A100 vs H100 vs L40S: Which GPU for Your Training Job?

By allocguy · February 2026 · 10 min read

"Which GPU should I use?" is one of the most common questions I see in ML engineering Slacks, Discord servers, and Reddit threads. The answer is always "it depends," which is technically correct and completely useless.

So here's my attempt at a practical framework. Not a vendor comparison chart that tells you the H100 is faster (no kidding), but a guide for actually deciding which GPU to rent for a specific workload, given real constraints like budget, availability, and what you're actually training.

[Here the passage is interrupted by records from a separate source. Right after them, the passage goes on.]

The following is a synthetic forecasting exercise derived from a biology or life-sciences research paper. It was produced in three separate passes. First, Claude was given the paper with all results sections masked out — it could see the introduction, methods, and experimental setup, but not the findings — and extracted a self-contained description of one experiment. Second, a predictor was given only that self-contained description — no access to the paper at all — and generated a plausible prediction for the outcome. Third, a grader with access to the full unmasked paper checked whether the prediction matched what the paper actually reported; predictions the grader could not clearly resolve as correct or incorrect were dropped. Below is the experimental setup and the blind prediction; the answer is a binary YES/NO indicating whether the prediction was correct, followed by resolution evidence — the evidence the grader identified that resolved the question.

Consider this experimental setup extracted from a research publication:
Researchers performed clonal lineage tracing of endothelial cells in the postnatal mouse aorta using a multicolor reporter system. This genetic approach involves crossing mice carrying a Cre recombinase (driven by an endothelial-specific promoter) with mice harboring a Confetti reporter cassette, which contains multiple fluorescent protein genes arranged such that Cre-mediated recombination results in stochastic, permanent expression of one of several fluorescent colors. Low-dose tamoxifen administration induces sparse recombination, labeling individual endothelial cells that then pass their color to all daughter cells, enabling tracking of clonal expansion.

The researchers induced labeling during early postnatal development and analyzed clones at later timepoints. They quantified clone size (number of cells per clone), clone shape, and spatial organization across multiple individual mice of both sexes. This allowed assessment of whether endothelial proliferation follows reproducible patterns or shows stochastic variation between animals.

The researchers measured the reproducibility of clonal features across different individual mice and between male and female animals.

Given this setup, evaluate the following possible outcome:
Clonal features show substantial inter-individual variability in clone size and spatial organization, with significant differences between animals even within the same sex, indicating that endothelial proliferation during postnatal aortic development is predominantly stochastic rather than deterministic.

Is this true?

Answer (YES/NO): NO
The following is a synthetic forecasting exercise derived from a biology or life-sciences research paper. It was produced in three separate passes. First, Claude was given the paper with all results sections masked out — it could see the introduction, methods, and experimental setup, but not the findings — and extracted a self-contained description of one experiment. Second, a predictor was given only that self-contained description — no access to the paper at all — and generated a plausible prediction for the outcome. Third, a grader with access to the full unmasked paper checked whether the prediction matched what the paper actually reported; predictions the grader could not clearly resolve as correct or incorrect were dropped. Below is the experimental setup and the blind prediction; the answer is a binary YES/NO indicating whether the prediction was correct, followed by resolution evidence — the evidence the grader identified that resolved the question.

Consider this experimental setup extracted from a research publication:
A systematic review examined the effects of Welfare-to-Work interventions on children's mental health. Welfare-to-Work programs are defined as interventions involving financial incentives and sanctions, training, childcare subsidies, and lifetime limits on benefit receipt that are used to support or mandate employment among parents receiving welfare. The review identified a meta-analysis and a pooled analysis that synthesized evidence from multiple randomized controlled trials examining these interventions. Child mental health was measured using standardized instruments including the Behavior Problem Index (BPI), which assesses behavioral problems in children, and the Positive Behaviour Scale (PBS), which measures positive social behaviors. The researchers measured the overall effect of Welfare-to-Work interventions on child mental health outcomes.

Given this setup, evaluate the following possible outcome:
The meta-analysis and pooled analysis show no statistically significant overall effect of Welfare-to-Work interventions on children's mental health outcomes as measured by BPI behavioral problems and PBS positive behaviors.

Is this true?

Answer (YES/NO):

In 2025-2026, the three GPUs most ML teams actually choose between are the A100 (40GB and 80GB variants), the H100 SXM, and increasingly, the L40S. There are other options (H200, A10G, L4, RTX 4090), but these three cover probably 80% of serious training workloads in the cloud. Let's break them down.

The Specs, Side by Side

SpecA100-40GBA100-80GBH100 SXML40S
VRAM40 GB HBM2e80 GB HBM2e80 GB HBM348 GB GDDR6X
FP16 TFLOPS312312990362
BF16 TFLOPS312312990362
Memory BW1.6 TB/s2.0 TB/s3.35 TB/s864 GB/s
TDP400W400W700W350W
NVLinkYes (600 GB/s)Yes (600 GB/s)Yes (900 GB/s)No
Cloud $/hr$1.50–3.10$2.00–3.90$3.00–4.90$0.80–1.50

Pricing ranges reflect on-demand rates across major cloud providers (AWS, GCP, Azure, Lambda, CoreWeave) as of early 2026. Spot/preemptible pricing can be 60-70% lower.

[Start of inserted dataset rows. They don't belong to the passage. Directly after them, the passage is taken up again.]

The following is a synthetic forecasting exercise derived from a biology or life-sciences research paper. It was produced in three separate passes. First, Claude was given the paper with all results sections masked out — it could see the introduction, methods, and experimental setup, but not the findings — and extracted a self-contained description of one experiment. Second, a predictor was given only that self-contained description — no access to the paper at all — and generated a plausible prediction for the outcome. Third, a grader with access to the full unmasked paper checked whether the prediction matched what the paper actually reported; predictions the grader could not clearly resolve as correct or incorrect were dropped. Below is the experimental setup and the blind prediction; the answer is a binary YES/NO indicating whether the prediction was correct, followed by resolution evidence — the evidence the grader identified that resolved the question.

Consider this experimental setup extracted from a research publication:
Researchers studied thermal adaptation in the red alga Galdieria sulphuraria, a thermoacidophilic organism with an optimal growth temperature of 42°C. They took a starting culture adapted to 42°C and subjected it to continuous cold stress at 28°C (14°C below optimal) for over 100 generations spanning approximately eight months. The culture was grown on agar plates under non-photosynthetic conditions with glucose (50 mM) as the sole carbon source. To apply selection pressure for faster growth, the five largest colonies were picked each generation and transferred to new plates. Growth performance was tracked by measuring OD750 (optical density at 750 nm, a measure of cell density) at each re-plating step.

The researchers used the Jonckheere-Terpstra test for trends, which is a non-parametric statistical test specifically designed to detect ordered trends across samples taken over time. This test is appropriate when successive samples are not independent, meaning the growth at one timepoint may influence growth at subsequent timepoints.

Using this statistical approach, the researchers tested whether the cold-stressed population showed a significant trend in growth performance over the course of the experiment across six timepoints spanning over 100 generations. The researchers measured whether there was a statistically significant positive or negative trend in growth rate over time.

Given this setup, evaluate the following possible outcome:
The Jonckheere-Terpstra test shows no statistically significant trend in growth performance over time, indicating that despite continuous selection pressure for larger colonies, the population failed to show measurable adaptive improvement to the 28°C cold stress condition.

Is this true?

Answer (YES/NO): NO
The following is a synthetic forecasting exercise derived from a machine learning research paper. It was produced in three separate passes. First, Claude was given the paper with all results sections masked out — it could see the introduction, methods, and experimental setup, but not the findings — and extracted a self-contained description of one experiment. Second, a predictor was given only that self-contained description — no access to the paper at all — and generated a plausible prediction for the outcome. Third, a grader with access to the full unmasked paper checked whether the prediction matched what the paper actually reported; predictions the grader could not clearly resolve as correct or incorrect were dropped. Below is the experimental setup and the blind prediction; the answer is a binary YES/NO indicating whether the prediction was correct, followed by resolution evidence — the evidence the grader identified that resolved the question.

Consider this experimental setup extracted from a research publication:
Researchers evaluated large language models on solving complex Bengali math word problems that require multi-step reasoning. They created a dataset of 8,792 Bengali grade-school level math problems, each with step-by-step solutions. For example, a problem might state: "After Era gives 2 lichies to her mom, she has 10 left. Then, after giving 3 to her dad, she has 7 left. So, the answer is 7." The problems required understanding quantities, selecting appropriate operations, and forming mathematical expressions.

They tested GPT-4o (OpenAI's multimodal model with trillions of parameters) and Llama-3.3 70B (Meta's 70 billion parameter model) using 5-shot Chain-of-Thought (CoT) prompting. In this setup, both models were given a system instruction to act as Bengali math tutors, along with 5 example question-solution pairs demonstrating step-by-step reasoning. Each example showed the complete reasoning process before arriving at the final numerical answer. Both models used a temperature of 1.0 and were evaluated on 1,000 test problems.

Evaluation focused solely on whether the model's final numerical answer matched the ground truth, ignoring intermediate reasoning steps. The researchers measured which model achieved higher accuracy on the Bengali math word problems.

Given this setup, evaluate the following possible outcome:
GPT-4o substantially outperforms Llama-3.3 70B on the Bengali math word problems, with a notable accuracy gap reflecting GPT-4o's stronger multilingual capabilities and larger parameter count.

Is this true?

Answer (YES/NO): NO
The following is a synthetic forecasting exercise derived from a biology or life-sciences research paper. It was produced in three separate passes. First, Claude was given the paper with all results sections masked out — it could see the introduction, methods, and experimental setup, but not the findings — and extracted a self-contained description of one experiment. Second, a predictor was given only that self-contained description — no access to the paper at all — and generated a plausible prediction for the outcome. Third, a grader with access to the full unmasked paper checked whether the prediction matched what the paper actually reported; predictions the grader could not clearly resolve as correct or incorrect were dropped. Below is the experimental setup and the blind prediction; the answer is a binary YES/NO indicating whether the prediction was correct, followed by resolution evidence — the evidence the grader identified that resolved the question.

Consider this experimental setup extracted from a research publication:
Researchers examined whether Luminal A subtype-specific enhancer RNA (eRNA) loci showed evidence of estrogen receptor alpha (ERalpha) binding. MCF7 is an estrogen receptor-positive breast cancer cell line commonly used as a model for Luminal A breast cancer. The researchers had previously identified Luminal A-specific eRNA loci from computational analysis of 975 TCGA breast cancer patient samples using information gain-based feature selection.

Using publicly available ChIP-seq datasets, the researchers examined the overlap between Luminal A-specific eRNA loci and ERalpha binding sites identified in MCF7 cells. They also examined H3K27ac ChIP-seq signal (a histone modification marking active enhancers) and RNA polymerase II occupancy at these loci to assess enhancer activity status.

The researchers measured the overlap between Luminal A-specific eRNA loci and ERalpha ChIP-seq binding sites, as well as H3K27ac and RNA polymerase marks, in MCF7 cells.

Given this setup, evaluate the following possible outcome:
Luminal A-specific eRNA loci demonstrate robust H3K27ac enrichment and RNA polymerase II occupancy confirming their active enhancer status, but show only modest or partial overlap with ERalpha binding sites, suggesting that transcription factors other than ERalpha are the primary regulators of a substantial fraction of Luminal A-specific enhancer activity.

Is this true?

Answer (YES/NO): NO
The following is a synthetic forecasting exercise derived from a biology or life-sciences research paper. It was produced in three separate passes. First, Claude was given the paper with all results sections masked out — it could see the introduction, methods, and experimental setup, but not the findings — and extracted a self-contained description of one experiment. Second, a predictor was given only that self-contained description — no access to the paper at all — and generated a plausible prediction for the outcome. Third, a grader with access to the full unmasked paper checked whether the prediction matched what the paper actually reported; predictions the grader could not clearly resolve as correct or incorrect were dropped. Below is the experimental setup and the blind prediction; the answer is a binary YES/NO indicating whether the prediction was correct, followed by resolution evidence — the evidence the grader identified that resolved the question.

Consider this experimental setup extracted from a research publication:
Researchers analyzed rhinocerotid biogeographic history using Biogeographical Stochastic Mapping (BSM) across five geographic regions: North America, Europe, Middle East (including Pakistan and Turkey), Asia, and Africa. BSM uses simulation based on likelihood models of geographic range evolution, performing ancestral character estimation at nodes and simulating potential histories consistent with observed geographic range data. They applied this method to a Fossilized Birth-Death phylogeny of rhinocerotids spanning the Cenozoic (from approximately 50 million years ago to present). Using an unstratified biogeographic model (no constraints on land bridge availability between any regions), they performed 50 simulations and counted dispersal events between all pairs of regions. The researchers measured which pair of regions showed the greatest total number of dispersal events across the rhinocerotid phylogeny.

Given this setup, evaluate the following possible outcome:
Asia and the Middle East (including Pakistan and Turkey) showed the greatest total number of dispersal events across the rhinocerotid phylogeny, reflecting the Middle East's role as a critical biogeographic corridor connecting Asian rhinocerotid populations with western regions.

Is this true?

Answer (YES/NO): NO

A100-40GB: The Reliable Workhorse

The A100-40GB is still the most widely available data center GPU in the cloud. It's been around since 2020 and supply is mature, which means availability is good and pricing is competitive. For a lot of workloads, this is the default choice, and that's not a bad thing.

Good for

  • Full fine-tuning 7B parameter models in fp16/bf16. Tight on memory but works with gradient checkpointing enabled.
  • LoRA and QLoRA on 13B+ models where you only need to fit the base model weights plus a small number of trainable parameters
  • Inference serving for most production models
  • Best price-to-performance ratio for mid-size training where you're not memory-starved

Watch out for

  • The 40GB ceiling gets real fast. Full fine-tuning a 13B model in bf16 needs roughly 50–60GB of VRAM (parameters + optimizer states + activations). You'll OOM unless you shard across multiple GPUs.
  • Batch sizes are constrained. If your workload benefits from large batches (e.g., contrastive learning), 40GB may force you into gradient accumulation, which slows things down.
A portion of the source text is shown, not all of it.